• WHAT YOU NEED TO DO
In the forum thread about ants, answer these:
1. What did 213979 fill a syringe with to kill the ants?
2. According to Navas, what line do ants not like crossing?
3. What kind of spray did titania use in her home in France?

# ants



## rangitoto (Apr 25, 2011)

do any of you get garden ants in your house well that's what I think they are not such a pest but I would like to get rid of them any thoughts


----------



## 213979 (Apr 11, 2013)

rangitoto said:


> do any of you get garden ants in your house well that's what I think they are not such a pest but I would like to get rid of them any thoughts


Yup! It's not the safest stuff, but I killed them really quick with a syringe filled with ant poison placed in places (outside and at the door) where they congregate. 

It's been two weeks, but I just noticed they're starting to come back.


----------



## xocolate (Jan 12, 2013)

I had a problem with that many years ago up north but then I got a very old receipt from a native Viking there telling me to just place a small ball filled with sugar outside my balcony door (as a bribe) and ….yup, that did the trick. Maybe the Spanish ones prefer a glass of Reimat, but at least start with a ball of sugar and see.


----------



## Navas (Sep 2, 2012)

They don't like crossing a line of talcum powder


----------



## Pesky Wesky (May 10, 2009)

This what I used last year


----------



## titania (Jan 3, 2013)

Hi, in my home in France, I used what I had on hand, which was an acaricide spray - the stuff used to kill dust mites in homes. I sprayed everywhere they went. They never came back.


----------



## xocolate (Jan 12, 2013)

If I had been an ant in France, I would always have come back.. just the language makes me go soft, rrrrrr!


----------



## bob_bob (Jan 5, 2011)

Home Defence Ant Stop! Bait Station: Amazon.co.uk: Garden & Outdoors Works a treat, highly recommended.

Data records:
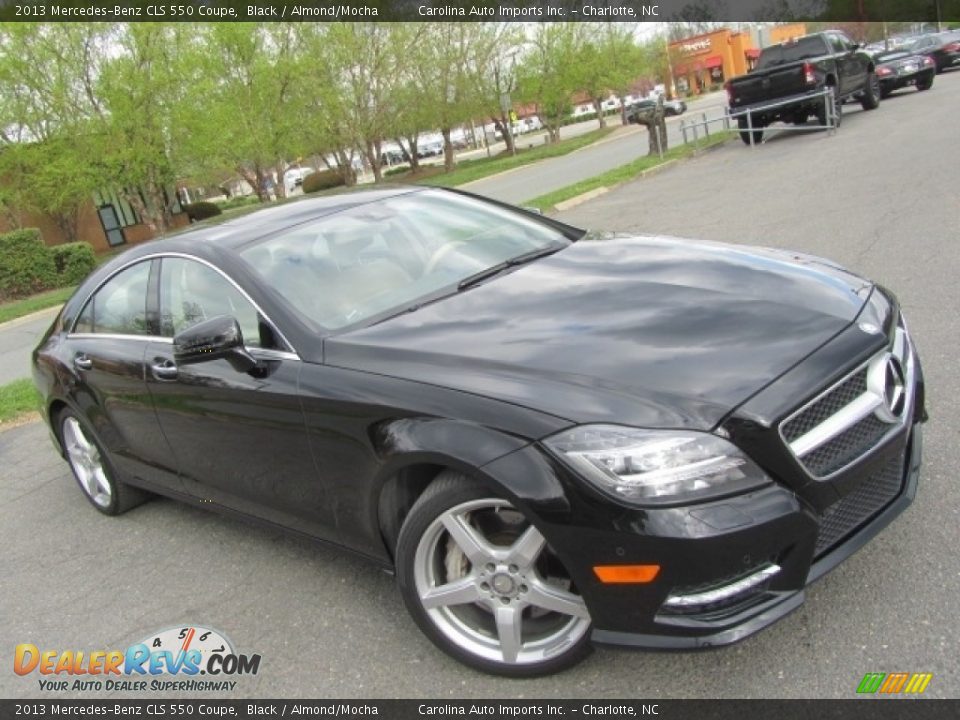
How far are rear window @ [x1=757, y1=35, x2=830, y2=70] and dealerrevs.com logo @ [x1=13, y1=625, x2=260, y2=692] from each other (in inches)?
678

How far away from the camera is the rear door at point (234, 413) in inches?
125

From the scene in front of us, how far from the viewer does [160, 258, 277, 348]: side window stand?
332 cm

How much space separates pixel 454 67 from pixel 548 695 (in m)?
38.9

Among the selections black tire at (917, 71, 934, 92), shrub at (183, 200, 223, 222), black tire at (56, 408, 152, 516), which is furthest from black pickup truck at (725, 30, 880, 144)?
shrub at (183, 200, 223, 222)

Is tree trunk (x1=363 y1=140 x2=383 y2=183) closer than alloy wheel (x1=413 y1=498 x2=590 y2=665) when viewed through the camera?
No

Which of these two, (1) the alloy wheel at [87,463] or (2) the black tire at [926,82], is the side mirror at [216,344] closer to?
(1) the alloy wheel at [87,463]

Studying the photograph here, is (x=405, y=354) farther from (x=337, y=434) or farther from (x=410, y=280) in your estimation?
(x=410, y=280)

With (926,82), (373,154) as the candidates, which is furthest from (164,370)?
(373,154)

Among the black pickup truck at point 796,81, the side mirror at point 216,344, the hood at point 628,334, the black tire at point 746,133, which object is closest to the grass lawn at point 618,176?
the black tire at point 746,133

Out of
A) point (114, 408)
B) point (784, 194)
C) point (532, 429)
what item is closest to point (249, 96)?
point (784, 194)

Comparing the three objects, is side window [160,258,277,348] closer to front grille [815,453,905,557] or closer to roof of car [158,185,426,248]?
roof of car [158,185,426,248]

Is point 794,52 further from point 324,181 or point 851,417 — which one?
point 324,181

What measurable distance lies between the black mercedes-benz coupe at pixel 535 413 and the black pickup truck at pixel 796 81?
14.5m

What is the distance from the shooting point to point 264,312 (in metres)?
3.27
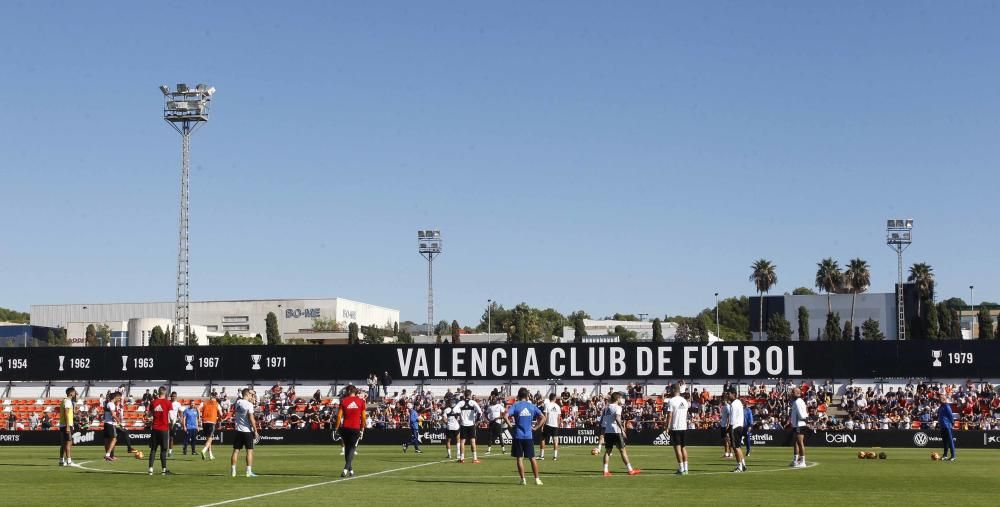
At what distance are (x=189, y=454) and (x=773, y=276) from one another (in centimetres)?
11340

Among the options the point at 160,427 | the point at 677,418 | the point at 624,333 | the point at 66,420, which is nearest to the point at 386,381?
the point at 66,420

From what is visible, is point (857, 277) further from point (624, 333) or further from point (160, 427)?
point (160, 427)

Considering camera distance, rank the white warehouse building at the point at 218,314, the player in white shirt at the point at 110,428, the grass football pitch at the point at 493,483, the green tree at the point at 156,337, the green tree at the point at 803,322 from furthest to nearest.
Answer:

• OUTPUT
1. Ant poison.
2. A line of talcum powder.
3. An acaricide spray, the kind used to kill dust mites in homes.